In 2016, Trump even said specifically that Mexico would be compelled to give the U.S. a “one-time payment” of $5 to 10 billion for the wall, both in a memo sent to reporters and in his campaign platform.

But as he prepared to fly to the southern border on Thursday, Trump changed his tune, claiming, falsely, that he never said that Mexico would pay for the border wall and that he never meant that the country would literally hand the U.S. money for the wall.

“When during the campaign, I would say ‘Mexico is going to pay for it,’ obviously, I never said this, and I never meant they’re gonna write out a check, I said they’re going to pay for it. They are,” Trump said.

Again, Trump did say Mexico would pay for the wall, and he did say that it would hand the U.S. money for it.

Trump’s latest comment about Mexico paying for the wall came just hours after White House strategic communications director Mercedes Schlapp said in a CNN interview that U.S. taxpayers will foot the bill for the wall.

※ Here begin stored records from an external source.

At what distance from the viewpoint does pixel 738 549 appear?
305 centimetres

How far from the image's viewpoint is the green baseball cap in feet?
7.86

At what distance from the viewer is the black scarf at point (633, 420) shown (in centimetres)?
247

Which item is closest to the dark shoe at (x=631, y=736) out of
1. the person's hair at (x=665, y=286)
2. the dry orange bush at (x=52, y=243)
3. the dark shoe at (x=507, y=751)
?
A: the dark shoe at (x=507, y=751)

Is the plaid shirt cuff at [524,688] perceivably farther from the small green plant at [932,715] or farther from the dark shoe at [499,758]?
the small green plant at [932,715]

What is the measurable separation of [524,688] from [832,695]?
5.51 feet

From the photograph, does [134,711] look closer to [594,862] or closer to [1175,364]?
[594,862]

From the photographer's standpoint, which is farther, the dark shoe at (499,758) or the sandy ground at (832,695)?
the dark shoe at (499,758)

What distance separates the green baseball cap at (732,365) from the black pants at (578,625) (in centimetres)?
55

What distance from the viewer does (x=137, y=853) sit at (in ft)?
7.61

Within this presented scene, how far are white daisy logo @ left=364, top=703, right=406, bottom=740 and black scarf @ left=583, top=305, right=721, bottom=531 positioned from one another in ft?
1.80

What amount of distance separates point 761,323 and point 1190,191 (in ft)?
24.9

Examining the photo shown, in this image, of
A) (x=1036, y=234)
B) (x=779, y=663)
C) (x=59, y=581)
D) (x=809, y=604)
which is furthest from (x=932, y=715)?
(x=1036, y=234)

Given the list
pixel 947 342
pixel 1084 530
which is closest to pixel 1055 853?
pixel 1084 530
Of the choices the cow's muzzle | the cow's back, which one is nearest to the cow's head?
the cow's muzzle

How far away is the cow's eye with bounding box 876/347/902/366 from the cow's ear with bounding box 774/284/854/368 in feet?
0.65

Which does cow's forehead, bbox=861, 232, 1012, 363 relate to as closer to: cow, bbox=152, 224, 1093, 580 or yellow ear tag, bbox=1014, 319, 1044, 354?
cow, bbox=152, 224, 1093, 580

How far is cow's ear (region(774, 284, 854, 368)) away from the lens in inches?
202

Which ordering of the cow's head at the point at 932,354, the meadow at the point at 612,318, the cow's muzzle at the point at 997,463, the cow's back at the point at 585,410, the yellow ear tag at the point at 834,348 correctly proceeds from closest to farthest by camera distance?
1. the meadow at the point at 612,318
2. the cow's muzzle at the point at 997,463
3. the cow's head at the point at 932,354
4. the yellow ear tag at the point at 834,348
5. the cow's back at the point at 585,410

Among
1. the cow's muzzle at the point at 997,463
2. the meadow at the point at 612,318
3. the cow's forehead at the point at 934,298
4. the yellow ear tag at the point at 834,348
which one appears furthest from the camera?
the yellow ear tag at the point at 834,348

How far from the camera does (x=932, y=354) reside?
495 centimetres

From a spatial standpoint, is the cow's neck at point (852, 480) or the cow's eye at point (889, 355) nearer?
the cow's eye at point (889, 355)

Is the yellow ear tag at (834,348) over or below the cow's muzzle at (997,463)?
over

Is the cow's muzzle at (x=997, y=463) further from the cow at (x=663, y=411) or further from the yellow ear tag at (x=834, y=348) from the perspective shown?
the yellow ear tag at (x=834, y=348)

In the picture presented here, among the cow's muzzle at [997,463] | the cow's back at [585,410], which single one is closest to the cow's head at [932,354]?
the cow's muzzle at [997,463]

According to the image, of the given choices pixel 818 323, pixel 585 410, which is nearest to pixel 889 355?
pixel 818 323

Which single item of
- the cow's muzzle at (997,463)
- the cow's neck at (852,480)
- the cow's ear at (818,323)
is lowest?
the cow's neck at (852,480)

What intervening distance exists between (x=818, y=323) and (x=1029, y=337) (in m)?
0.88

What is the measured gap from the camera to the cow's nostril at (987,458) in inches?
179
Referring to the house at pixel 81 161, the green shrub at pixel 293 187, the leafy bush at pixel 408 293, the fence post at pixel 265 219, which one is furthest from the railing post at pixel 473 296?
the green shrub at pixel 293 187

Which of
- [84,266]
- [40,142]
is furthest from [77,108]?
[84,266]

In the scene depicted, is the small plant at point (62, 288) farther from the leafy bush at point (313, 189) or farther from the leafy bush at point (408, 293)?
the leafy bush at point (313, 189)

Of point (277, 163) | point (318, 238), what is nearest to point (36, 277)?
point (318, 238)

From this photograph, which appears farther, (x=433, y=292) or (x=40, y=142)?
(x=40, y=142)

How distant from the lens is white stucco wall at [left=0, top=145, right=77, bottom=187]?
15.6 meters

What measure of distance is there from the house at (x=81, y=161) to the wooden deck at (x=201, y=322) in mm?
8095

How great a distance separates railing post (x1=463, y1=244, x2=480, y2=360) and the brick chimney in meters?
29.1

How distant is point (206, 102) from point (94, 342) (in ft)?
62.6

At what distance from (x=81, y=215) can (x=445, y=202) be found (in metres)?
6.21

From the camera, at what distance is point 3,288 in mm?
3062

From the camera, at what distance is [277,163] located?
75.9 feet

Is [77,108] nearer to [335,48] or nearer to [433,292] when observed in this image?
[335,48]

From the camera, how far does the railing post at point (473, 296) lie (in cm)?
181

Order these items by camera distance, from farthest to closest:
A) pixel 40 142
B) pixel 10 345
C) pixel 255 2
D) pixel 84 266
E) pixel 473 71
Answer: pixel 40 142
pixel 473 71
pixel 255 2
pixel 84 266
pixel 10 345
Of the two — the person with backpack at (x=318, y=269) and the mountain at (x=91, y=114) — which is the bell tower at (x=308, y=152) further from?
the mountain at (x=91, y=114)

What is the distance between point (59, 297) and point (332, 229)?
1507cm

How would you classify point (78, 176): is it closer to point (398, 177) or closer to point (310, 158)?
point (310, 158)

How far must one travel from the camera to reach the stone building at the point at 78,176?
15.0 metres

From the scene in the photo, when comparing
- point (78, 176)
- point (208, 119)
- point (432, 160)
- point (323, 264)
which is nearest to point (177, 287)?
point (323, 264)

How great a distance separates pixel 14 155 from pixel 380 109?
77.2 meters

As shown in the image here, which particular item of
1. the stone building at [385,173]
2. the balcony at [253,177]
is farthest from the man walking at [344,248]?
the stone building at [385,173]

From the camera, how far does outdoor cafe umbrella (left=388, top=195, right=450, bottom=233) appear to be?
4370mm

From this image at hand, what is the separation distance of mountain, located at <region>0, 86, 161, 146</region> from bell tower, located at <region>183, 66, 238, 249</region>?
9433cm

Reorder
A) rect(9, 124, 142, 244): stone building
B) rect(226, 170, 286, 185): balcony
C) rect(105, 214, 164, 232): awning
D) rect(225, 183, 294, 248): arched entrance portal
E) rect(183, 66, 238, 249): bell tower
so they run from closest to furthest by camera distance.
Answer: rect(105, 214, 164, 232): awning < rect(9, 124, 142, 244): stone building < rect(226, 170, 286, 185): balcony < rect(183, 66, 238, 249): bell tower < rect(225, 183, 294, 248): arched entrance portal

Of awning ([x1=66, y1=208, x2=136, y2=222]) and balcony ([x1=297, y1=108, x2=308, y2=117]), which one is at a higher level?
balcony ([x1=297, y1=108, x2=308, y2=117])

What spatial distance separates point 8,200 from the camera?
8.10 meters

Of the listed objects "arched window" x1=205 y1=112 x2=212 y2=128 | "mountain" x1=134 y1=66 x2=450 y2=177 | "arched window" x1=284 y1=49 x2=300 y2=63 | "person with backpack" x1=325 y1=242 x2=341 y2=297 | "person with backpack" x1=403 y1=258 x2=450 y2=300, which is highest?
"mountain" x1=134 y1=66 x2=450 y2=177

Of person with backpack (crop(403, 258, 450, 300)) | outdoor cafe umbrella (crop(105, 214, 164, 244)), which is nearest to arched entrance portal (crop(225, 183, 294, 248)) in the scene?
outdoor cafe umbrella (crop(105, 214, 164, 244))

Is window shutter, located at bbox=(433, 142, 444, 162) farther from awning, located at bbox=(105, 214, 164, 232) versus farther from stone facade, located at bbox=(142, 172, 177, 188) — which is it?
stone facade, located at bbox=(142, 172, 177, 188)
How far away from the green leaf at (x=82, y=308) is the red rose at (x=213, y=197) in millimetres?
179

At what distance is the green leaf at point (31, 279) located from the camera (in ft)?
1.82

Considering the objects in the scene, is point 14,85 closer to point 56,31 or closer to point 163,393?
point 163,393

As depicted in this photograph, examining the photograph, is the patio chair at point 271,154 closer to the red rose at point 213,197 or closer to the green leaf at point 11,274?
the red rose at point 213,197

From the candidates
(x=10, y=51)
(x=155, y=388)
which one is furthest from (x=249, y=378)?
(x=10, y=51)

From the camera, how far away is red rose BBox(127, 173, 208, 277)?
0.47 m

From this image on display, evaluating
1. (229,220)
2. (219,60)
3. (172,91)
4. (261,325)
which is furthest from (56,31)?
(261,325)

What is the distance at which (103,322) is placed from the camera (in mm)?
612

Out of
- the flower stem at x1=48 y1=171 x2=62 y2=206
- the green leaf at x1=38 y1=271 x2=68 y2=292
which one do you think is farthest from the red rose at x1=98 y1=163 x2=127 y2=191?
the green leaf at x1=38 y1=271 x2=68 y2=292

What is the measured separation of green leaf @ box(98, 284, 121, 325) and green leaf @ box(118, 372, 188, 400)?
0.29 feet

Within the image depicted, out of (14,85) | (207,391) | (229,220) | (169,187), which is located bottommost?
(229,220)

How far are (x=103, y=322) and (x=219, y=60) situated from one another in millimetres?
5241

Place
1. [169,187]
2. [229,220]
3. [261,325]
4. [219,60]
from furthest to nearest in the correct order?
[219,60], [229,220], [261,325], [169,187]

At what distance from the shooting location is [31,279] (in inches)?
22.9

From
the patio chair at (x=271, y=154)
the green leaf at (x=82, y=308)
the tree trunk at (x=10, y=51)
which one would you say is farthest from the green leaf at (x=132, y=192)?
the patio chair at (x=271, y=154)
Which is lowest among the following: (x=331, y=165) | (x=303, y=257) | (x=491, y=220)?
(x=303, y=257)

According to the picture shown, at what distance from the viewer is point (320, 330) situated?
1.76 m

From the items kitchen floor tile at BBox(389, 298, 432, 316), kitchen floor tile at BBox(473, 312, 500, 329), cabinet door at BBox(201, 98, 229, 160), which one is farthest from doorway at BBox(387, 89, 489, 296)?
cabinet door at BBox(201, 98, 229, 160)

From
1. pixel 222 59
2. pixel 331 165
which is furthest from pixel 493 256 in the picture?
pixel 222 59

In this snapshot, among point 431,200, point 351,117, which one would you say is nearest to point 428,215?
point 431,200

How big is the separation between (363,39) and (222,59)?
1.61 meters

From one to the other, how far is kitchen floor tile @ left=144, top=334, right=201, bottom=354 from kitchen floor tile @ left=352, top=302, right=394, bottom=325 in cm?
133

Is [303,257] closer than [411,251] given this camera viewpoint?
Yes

“Yes. And you know what else taxpayers are paying for? The financial burden of this illegal immigration,” Schlapp said Wednesday in response to a question about whether Americans were paying for the wall.

Trump’s statement also comes amid a partial government shutdown designed to coerce House Democrats into voting for $5.7 billion for a wall or “steel barrier” on the southern border.

As president, Trump has argued that Mexico will pay for the wall indirectly through the U.S. Mexico Canada Agreement, which has not been ratified. However, experts say that the new deal doesn’t have any provisions to use tariff funds to build a wall and that Mexico would never agree to the treaty if it did.

“That’s not the way trade agreements work,” Welles Orr, who worked on the original NAFTA agreement as the Assistant U.S. Trade Representative for Congressional Affairs under George H.W. Bush, told TIME. “Tariffs that are collected by the U.S. Treasury would fund the U.S. Treasury.”

The claim that Mexico would pay for the wall indirectly is at odds with the Trump campaign’s most specific descriptions of how it would work.

In a two-page memo released to the Washington Post and other outlets on March 31, 2016, Trump presented a detailed plan on how to “compel Mexico to pay for the wall.” This plan would include including implementing new trade tariffs, cancelling visas and increasing visa fees.

The memo said the first step would be to block Mexican nationals who are in the U.S., legally and illegally, from wiring money back to Mexico. Trump wrote that this would prevent about $24 billion from flowing into Mexico.

“It’s an easy decision for Mexico. Make a one-time payment of $5 – $10 billion to ensure that $24 billion continues to flow into their country year after year,” the memo said.

Trump’s campaign platform also said that the U.S. would take multiple steps to force Mexico to pay for the wall. Besides impounding remittances, the platform said that as president, he would would also increase fees for visas and border crossing cards, as well as fees at border entries.

“We will not be taken advantage of anymore,” the platform concluded.

Trump had also previously suggested other ways that Mexico could pay for the wall. In an April 2015 tweet, Trump wrote that the U.S. deduct the cost of the wall “from Mexican foreign aid.”